▸ Questions on the material:
1. Reproduce word for word the part of the passage on climate models that begins with the words containing "The first half" and ends with "science of uncertainty.".
2. Extend the passage on climate models by writing what comes after its last sentence.

Are models wrong? No, they're 'useful'.
Bite notes: the author of this quote, George Edward Pelham Box FRS(born 18 October 1919) is a statistician.
The idea that climate models can be 'wrong' is very popular amongst sceptics lacking a science background. The misunderstanding comes from the belief that climate scientists are trying to make 'absolute' predictions, whereas what scientists are really doing is to identify, within given probabilities, the outcomes that are likely to result in a variety of circumstances.
The first half of Prof.Box's quote is used by Dr Tamsin Edwards of Bristol University as the title for her blog about climate modelling. She explains...
Quantifying uncertainties is important in all scientific research: without an estimate of confidence, a result cannot be placed in context, cannot be given meaning. But it is essential in climate science because climate is, by definition, the statistics of weather: and statistics is the science of uncertainty.

(Stored data)
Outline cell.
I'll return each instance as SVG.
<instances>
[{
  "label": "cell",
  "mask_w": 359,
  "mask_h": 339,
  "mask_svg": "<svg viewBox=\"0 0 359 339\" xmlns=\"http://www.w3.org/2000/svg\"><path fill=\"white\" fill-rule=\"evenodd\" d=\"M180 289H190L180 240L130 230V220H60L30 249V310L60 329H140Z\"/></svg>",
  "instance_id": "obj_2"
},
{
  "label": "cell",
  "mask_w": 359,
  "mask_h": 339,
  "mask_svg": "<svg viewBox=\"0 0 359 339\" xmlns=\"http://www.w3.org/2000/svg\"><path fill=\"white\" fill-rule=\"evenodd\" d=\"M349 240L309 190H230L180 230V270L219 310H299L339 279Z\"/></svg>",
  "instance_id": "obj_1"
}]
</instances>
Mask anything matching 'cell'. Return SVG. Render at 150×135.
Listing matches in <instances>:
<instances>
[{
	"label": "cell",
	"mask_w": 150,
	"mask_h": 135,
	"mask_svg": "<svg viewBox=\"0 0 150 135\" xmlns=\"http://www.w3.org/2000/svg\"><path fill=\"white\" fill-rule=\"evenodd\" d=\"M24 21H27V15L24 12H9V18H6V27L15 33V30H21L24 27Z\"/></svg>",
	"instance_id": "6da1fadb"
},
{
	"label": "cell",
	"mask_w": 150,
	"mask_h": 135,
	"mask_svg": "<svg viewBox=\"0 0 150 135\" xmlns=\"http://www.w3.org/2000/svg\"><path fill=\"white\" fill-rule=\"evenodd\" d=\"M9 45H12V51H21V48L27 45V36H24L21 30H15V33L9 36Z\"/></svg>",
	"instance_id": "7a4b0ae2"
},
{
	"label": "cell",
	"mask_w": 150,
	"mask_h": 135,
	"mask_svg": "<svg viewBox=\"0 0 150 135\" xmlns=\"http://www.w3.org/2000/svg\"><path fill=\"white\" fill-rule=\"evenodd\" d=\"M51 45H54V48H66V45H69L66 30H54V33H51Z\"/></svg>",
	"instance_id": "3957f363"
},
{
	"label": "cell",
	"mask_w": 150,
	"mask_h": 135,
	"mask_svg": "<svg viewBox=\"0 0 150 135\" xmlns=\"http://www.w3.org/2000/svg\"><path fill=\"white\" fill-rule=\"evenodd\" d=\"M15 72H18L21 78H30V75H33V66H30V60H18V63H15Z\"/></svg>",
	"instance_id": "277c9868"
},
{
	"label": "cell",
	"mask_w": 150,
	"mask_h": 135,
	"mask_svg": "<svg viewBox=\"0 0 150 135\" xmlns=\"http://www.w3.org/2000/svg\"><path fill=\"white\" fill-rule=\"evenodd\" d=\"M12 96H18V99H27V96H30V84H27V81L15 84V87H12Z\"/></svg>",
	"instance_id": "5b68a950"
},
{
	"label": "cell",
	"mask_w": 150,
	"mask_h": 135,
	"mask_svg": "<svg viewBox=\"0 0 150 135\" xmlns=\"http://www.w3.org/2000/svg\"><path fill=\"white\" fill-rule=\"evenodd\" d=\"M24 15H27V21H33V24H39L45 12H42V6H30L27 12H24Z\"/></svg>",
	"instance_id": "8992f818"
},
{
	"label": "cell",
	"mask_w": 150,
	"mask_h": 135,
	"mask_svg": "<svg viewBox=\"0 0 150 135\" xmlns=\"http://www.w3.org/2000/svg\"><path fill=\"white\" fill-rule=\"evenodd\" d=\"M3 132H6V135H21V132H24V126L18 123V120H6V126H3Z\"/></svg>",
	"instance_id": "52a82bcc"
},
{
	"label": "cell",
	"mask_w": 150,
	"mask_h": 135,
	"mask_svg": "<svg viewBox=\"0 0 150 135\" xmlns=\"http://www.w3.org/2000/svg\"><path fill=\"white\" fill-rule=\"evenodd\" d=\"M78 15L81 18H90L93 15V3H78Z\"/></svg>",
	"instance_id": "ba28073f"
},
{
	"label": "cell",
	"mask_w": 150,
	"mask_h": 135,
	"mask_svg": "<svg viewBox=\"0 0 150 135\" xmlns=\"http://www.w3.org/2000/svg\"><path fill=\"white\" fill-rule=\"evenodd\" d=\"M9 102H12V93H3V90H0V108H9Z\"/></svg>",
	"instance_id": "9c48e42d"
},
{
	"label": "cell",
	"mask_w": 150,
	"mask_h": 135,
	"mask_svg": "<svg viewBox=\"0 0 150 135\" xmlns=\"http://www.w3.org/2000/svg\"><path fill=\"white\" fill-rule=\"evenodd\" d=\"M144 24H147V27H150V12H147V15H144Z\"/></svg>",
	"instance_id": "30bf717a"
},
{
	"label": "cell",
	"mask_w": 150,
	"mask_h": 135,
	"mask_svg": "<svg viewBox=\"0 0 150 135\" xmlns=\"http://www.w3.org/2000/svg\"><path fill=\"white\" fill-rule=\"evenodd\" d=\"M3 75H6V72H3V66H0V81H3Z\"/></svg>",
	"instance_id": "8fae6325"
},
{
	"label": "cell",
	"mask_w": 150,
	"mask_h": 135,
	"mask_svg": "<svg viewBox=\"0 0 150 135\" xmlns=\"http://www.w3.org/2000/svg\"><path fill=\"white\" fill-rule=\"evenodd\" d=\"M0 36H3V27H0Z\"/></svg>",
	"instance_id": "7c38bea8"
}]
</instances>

▸ Results by task:
1.
The first half of Prof.Box's quote is used by Dr Tamsin Edwards of Bristol University as the title for her blog about climate modelling. She explains...
Quantifying uncertainties is important in all scientific research: without an estimate of confidence, a result cannot be placed in context, cannot be given meaning. But it is essential in climate science because climate is, by definition, the statistics of weather: and statistics is the science of uncertainty.

2.
Even more important are the stakes. The global reach of the earth’s climate – everything under the sky – and the intimate, complex connections between humans, society and the environment mean that climate scientists must work hard to understand the range of possible futures we face.All models are undoubtedly ‘wrong’, because we cannot precisely simulate every breath of wind, every raindrop, or every worm turning over the soil. But this does not preclude their usefulness as tools to explore the broad consequences of known physical laws. These abstract representations help us to make sense of our world.